Doch dann sollte ich meine - beziehungsweise - wir sollten unsere Chance bekommen. Der Auftakt für die zukünftigen „Dienstags-Termine“ war eine erschütternde Nachricht. Ihre Mutter habe versucht, sich das Leben zu nehmen. Sie erzählte mir unter Tränen das Erlebte. Ich war sehr ergriffen von ihrem Schmerz. Sie erzählte mehr und mehr und ich hörte ihr zu. Sie schenkte mir das Vertrauen, dass ich ohne zu bewerten, zu verurteilen oder ihr ratschlagerteilend beiseite stehen würde und so bot sich mir der Einblick in ihr Leben. Innerhalb der gemeinsamen Arbeit wurde deutlich, dass sie mit erst 25 Jahren schon einige Herausforderungen in ihrer Biografie meisterte und dafür einen hohen Preis zahlte. Dunkle Themen und frühe Verluste von lieben Menschen offenbarte sie mir, welche ebenfalls nicht spurlos an mir vorbei gingen und einiges abverlangten. Ich selbst und mit Blick auf „meine Welt“ lernte von ihr, wie viel ein Mensch im Stande ist auszuhalten und nicht aufzugeben. Schlussendlich fand sie innerhalb der Arbeit neue Möglichkeiten und Perspektiven wie sie ihr Leben zukünftig gestalten könne. Innere und äußere Aufträge wurden neu „sortiert“ und wie „von Zauberhand“ gab es auch eine Klärung im beruflichen Kontext. Stärken, die in ihr bisher friedlich schlummerten, wurden aufgedeckt und trugen zur weiteren Selbstverwirklichung bei. Ein Nebeneffekt, der den SGB II-Träger ebenfalls erfreuen würde, würde jener von der Beratungsarbeit (welche „kostenlos“ stattfand) wissen. Was tut man nicht alles für das „liebe Amt“.

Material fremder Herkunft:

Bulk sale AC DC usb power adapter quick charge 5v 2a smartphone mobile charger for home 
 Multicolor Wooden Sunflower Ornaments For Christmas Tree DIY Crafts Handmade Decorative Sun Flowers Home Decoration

Ich muss gestehen, dass mich anfangs (und eigentlich bis zum Schluss) starke Selbstzweifel plagten, ob ich diesem Beratungsangebot gerecht werden könne. Gerecht werden im Sinne der Verantwortung, die ich für den Prozess haben sollte. Im Stillen hatte ich Angst, zu versagen und ihr letztendlich nicht helfen zu können. Auch diese Gedanken teilte ich ihr offen mit. Trotzdem (oder vielleicht gerade deshalb) ließ sie sich auf mich ein. Lange hat sie gebraucht, genauer gesagt mehr als ein halbes Jahr, um mir klar zu machen, dass ich ganz entgegen meiner Erwartungen gute „Arbeit“ leistete. Sie wanderte auf die Sonnenseite, die ihr es erlaubte optimistisch in die Zukunft zu blicken und ihr Leben zunehmend selbstbestimmt zu gestalten. Mein persönlicher Lernprozess schöpft noch immer aus den Erfahrungen dieser 1710 Minuten. Und keine war umsonst.
Allen Leserinnen und Lesern wünsche ich viel Freude im „weihnachtlichen Warten“ und einen guten Neubeginn für das kommende Jahr.